At the other end of the spectrum, someone who presents with a high fever and signs of pneumonia will require more intensive treatment. Consultant respiratory and infectious disease physicians, working alongside specialist intensivists, will, with nursing colleagues, begin intensive care. This could involve ventilation and other invasive procedures aimed at keeping the patient alive.

There is currently no anti-viral drug proven to work against this latest version of the coronavirus to pose a threat to human health. But we do have a range of drugs that are effective against other viruses such as hepatitis C, HIV and influenza.

Doctors may decide to use one of these drugs on an experimental basis when faced with a patient who is gravely ill. Antiviral drugs work by interfering with the virus’s ability to enter our cells, disrupting its ability to hijack our cellular machinery in order to replicate, or preventing it from escaping infected cells.

A potential treatment for Covid-19 is an antiviral treatment initially developed to combat the Ebola virus. The drug, called remdesivir, has been shown to work against the Mers virus in mice.
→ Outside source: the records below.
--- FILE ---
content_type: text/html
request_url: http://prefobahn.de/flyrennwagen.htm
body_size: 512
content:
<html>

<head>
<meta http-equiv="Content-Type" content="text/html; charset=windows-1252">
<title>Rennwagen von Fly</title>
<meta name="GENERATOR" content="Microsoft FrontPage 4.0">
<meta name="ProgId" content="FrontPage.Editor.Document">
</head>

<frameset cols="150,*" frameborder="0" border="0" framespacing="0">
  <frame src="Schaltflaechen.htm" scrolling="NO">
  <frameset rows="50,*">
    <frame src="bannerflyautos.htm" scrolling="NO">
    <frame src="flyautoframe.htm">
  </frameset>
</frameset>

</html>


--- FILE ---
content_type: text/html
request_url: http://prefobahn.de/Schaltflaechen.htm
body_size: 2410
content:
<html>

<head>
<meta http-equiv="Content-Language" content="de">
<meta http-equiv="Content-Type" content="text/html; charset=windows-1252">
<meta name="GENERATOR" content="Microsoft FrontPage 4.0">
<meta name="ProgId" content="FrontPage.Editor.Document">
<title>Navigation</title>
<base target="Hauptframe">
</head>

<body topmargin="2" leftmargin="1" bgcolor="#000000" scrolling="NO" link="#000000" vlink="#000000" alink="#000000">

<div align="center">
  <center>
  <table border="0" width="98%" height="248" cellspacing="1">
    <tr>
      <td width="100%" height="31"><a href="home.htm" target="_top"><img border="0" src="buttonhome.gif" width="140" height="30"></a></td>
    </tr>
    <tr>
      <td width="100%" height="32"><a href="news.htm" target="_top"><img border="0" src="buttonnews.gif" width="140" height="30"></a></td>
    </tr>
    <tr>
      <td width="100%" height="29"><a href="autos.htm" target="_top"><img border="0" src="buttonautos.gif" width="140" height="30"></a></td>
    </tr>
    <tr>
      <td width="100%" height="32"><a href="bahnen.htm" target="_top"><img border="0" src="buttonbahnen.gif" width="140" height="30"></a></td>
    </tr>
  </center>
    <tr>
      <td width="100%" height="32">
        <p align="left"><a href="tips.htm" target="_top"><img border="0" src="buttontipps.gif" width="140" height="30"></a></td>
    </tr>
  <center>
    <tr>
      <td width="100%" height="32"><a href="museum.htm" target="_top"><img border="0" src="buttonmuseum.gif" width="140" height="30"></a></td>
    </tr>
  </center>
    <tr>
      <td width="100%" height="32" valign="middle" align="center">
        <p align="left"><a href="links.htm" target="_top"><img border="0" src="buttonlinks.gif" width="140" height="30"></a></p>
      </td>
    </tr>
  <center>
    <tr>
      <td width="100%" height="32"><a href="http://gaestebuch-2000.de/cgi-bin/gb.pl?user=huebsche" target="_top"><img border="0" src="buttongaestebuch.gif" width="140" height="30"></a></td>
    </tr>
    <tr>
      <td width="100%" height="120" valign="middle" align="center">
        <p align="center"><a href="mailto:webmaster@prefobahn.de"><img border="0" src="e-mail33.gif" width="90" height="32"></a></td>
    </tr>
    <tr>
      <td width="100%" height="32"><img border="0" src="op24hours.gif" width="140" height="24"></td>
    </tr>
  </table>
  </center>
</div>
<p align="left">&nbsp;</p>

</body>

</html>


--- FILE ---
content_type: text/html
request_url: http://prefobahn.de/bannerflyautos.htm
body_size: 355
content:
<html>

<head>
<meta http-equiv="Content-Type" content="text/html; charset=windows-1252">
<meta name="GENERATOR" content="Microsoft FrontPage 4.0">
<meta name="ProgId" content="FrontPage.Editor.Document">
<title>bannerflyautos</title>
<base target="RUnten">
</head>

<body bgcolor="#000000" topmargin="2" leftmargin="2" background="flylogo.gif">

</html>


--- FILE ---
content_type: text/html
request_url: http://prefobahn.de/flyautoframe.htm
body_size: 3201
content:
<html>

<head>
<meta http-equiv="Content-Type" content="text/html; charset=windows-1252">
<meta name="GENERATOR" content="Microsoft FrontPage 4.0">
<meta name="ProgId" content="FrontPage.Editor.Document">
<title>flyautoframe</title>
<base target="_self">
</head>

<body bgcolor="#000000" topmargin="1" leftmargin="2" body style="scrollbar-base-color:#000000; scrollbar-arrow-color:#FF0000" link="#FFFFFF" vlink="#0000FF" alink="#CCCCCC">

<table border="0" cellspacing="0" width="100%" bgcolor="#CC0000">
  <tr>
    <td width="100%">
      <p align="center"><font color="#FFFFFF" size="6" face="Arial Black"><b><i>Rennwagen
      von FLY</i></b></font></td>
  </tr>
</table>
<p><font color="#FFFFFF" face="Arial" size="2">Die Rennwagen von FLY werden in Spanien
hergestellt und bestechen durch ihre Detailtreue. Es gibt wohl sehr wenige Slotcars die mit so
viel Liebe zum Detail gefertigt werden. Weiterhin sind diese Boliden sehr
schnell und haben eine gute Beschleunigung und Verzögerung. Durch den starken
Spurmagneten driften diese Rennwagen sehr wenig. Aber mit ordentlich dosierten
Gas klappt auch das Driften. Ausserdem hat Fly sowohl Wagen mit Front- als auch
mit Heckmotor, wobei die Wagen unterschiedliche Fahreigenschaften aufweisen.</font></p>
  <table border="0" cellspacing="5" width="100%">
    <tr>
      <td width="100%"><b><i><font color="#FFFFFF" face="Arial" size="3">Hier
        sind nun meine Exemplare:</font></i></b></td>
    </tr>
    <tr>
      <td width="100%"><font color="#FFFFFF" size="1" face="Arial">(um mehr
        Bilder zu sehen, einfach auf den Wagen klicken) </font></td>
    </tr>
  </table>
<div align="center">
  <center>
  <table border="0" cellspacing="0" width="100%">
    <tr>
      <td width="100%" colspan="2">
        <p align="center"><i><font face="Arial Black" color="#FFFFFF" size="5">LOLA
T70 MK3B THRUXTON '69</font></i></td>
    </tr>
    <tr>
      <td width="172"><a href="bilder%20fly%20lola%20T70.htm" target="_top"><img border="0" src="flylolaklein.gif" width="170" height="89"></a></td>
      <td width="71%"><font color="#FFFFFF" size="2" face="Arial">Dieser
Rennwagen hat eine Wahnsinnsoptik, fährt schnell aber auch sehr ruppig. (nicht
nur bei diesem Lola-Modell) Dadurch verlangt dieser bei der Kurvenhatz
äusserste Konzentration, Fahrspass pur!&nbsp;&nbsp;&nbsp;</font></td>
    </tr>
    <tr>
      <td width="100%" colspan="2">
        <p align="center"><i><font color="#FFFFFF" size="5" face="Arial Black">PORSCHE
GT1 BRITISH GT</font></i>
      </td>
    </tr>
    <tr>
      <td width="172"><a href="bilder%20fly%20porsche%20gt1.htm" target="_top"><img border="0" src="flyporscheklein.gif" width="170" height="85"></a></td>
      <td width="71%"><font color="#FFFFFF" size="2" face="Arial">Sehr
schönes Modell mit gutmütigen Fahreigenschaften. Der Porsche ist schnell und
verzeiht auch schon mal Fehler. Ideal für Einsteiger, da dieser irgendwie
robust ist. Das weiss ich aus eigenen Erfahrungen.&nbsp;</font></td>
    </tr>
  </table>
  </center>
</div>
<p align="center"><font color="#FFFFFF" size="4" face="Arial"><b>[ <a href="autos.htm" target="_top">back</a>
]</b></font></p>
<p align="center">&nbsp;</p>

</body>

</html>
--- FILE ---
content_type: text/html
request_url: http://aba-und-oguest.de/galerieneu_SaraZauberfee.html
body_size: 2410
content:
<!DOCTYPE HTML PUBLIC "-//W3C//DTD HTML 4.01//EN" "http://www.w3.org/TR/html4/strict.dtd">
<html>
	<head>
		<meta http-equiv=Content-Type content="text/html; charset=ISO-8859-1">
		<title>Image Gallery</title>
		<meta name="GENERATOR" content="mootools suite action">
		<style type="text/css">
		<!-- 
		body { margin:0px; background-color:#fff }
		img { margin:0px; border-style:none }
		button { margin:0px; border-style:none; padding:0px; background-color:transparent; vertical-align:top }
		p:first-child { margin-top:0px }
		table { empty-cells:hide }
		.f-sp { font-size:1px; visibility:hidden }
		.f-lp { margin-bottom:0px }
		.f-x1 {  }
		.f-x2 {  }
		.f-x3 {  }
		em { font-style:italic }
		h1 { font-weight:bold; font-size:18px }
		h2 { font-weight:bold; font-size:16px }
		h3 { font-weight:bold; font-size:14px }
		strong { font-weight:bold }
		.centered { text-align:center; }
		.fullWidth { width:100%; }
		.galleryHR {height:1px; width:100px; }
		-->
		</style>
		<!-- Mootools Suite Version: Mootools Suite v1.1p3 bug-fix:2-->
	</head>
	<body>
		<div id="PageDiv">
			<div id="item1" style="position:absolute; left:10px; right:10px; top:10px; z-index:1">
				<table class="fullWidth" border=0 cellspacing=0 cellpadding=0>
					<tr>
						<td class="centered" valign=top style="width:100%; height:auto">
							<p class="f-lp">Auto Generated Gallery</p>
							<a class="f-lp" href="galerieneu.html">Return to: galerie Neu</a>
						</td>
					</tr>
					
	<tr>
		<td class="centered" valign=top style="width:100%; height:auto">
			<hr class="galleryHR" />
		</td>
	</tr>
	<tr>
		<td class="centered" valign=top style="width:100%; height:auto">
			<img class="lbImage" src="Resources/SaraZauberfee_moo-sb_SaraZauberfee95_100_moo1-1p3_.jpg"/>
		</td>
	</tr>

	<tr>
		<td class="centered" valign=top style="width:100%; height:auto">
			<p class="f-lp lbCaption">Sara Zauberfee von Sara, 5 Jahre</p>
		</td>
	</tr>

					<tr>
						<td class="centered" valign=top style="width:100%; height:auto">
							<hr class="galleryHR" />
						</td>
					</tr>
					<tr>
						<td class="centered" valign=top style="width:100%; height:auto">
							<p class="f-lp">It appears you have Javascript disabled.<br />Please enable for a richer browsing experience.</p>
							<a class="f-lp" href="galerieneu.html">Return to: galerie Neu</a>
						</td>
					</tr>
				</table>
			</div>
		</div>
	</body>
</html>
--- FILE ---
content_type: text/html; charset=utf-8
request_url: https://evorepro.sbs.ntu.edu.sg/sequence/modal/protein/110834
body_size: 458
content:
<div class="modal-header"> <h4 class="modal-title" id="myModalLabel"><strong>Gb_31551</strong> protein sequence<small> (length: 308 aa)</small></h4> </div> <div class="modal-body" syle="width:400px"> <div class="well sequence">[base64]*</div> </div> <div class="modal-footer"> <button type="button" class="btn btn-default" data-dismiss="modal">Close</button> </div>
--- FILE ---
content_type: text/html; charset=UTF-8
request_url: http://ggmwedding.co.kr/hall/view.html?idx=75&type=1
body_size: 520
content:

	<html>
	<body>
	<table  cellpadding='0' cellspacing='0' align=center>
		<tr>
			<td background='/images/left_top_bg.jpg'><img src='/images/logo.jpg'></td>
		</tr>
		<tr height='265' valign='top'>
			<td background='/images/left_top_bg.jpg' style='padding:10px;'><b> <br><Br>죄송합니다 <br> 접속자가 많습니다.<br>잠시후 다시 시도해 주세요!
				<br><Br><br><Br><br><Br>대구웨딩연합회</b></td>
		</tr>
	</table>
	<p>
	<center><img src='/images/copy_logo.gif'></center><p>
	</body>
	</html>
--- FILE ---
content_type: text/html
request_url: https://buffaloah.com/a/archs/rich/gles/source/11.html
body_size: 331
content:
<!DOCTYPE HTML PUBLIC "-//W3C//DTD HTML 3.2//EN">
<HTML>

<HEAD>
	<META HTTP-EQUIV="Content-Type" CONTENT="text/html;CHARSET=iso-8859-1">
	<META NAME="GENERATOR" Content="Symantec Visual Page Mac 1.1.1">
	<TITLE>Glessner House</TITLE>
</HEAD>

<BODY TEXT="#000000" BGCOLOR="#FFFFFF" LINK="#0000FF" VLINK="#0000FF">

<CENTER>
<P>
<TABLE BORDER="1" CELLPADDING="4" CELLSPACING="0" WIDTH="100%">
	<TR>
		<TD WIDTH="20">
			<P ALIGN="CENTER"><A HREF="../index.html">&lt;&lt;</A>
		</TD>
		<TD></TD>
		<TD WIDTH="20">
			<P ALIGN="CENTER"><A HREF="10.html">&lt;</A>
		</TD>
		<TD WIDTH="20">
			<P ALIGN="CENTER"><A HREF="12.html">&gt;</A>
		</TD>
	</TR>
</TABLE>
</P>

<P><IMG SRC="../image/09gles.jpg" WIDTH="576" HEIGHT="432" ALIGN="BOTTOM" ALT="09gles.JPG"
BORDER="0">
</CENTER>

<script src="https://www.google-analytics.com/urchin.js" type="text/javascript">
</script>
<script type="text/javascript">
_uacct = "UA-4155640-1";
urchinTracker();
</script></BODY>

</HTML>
Significantly, it was given to the first patient in the US diagnosed with Covid-19, who went on to recover within days. But doctors cannot be sure if remdesivir was the reason for the patient’s recovery.

Ribavirin is a drug approved for the treatment of hepatitis C (HCV) and respiratory syncytial virus (RSV) that has been tested in patients with Sars and Mers; whether it offers sufficient potency against 2019-nCoV is uncertain but it may well emerge as a possible treatment.

We do not have many broad-spectrum antiviral drugs, so researchers are likely to focus on developing an agent that targets a particular feature of 2019- nCoV.

What about a vaccine to help stem the virus spread? Work has commenced on developing one, but it would be ground-breaking if an effective and safe vaccine emerged before June.